> _TASK ITEM_
Print all of the records below again without a single difference.

Records from a data source:
————
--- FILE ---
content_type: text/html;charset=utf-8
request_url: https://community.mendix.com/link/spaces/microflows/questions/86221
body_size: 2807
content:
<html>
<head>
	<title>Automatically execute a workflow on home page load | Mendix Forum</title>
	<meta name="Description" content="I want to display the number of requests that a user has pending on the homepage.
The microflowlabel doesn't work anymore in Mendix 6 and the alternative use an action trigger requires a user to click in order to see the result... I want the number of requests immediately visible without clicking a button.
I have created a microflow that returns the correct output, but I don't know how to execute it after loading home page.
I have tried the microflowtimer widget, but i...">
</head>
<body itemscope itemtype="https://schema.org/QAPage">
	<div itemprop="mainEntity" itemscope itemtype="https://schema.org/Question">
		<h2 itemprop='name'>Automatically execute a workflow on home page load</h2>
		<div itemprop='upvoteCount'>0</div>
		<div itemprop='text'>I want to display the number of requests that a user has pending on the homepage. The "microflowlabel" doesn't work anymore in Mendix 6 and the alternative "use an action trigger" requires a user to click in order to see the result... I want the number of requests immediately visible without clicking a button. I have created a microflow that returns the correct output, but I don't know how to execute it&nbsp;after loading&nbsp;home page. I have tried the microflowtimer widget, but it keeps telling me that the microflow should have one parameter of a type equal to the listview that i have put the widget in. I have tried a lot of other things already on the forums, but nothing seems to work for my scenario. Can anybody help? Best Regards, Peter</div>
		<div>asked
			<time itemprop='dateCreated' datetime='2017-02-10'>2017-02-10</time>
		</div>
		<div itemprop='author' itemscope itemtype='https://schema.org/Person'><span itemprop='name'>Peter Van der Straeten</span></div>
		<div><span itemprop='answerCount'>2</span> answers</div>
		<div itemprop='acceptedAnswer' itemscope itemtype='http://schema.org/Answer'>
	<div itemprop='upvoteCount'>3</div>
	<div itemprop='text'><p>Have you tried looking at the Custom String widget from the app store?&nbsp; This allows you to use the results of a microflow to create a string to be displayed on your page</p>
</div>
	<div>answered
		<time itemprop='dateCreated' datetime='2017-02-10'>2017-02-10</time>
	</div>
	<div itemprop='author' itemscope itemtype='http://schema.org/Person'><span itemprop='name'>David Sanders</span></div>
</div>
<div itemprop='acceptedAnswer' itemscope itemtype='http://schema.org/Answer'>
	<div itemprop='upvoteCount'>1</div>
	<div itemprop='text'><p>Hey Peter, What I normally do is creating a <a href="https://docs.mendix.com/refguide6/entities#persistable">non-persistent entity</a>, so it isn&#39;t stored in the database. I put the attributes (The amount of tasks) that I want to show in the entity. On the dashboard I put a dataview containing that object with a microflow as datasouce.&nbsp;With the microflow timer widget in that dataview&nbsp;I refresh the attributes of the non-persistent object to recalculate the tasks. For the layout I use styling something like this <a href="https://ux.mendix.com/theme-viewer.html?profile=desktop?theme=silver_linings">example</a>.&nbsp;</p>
————
> _RESPONSE TO THE TASK_
--- FILE ---
content_type: text/html;charset=utf-8
request_url: https://community.mendix.com/link/spaces/microflows/questions/86221
body_size: 2807
content:
<html>
<head>
	<title>Automatically execute a workflow on home page load | Mendix Forum</title>
	<meta name="Description" content="I want to display the number of requests that a user has pending on the homepage.
The microflowlabel doesn't work anymore in Mendix 6 and the alternative use an action trigger requires a user to click in order to see the result... I want the number of requests immediately visible without clicking a button.
I have created a microflow that returns the correct output, but I don't know how to execute it after loading home page.
I have tried the microflowtimer widget, but i...">
</head>
<body itemscope itemtype="https://schema.org/QAPage">
	<div itemprop="mainEntity" itemscope itemtype="https://schema.org/Question">
		<h2 itemprop='name'>Automatically execute a workflow on home page load</h2>
		<div itemprop='upvoteCount'>0</div>
		<div itemprop='text'>I want to display the number of requests that a user has pending on the homepage. The "microflowlabel" doesn't work anymore in Mendix 6 and the alternative "use an action trigger" requires a user to click in order to see the result... I want the number of requests immediately visible without clicking a button. I have created a microflow that returns the correct output, but I don't know how to execute it&nbsp;after loading&nbsp;home page. I have tried the microflowtimer widget, but it keeps telling me that the microflow should have one parameter of a type equal to the listview that i have put the widget in. I have tried a lot of other things already on the forums, but nothing seems to work for my scenario. Can anybody help? Best Regards, Peter</div>
		<div>asked
			<time itemprop='dateCreated' datetime='2017-02-10'>2017-02-10</time>
		</div>
		<div itemprop='author' itemscope itemtype='https://schema.org/Person'><span itemprop='name'>Peter Van der Straeten</span></div>
		<div><span itemprop='answerCount'>2</span> answers</div>
		<div itemprop='acceptedAnswer' itemscope itemtype='http://schema.org/Answer'>
	<div itemprop='upvoteCount'>3</div>
	<div itemprop='text'><p>Have you tried looking at the Custom String widget from the app store?&nbsp; This allows you to use the results of a microflow to create a string to be displayed on your page</p>
</div>
	<div>answered
		<time itemprop='dateCreated' datetime='2017-02-10'>2017-02-10</time>
	</div>
	<div itemprop='author' itemscope itemtype='http://schema.org/Person'><span itemprop='name'>David Sanders</span></div>
</div>
<div itemprop='acceptedAnswer' itemscope itemtype='http://schema.org/Answer'>
	<div itemprop='upvoteCount'>1</div>
	<div itemprop='text'><p>Hey Peter, What I normally do is creating a <a href="https://docs.mendix.com/refguide6/entities#persistable">non-persistent entity</a>, so it isn&#39;t stored in the database. I put the attributes (The amount of tasks) that I want to show in the entity. On the dashboard I put a dataview containing that object with a microflow as datasouce.&nbsp;With the microflow timer widget in that dataview&nbsp;I refresh the attributes of the non-persistent object to recalculate the tasks. For the layout I use styling something like this <a href="https://ux.mendix.com/theme-viewer.html?profile=desktop?theme=silver_linings">example</a>.&nbsp;</p>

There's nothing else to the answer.